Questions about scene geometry
■ ■ ■ ■ ■

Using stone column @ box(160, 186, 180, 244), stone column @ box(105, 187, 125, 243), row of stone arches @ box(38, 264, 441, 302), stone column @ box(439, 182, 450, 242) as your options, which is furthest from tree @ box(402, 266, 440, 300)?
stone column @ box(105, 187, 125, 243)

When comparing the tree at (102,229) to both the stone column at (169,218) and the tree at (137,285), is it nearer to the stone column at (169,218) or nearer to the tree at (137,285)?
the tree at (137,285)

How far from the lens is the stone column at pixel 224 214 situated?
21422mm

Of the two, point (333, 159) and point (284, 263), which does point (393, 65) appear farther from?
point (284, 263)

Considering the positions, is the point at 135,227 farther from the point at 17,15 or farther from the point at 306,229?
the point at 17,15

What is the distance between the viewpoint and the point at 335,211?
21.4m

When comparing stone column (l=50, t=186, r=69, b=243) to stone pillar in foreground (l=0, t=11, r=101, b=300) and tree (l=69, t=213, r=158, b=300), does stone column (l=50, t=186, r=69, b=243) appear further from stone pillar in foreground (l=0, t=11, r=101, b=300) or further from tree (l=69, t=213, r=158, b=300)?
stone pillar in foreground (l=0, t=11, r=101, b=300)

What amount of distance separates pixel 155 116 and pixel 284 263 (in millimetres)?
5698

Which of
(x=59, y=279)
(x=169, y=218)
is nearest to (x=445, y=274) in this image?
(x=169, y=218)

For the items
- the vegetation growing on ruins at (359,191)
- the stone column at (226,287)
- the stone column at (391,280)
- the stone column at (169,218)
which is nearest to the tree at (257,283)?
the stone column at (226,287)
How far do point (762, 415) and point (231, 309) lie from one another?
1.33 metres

■ ■ ■ ■ ■

§ **What needs to be done**:
Pull out every one of the records above and copy each line word for word, keeping the original order.

§ **Problem solution**:
Using stone column @ box(160, 186, 180, 244), stone column @ box(105, 187, 125, 243), row of stone arches @ box(38, 264, 441, 302), stone column @ box(439, 182, 450, 242) as your options, which is furthest from tree @ box(402, 266, 440, 300)?
stone column @ box(105, 187, 125, 243)

When comparing the tree at (102,229) to both the stone column at (169,218) and the tree at (137,285), is it nearer to the stone column at (169,218) or nearer to the tree at (137,285)?
the tree at (137,285)

How far from the lens is the stone column at pixel 224 214 situated?
21422mm

Of the two, point (333, 159) and point (284, 263), which does point (393, 65) appear farther from?
point (284, 263)

Considering the positions, is the point at 135,227 farther from the point at 17,15 or farther from the point at 306,229?
the point at 17,15

What is the distance between the viewpoint and the point at 335,211?
21.4m

When comparing stone column (l=50, t=186, r=69, b=243) to stone pillar in foreground (l=0, t=11, r=101, b=300) and tree (l=69, t=213, r=158, b=300), does stone column (l=50, t=186, r=69, b=243) appear further from stone pillar in foreground (l=0, t=11, r=101, b=300) or further from tree (l=69, t=213, r=158, b=300)?
stone pillar in foreground (l=0, t=11, r=101, b=300)

What amount of distance separates pixel 155 116 and pixel 284 263 (in millimetres)?
5698

Which of
(x=59, y=279)
(x=169, y=218)
is nearest to (x=445, y=274) in this image?
(x=169, y=218)

For the items
- the vegetation growing on ruins at (359,191)
- the stone column at (226,287)
- the stone column at (391,280)
- the stone column at (169,218)
which is nearest to the tree at (257,283)?
the stone column at (226,287)
How far do point (762, 415) and point (231, 309) lie from one another?
1.33 metres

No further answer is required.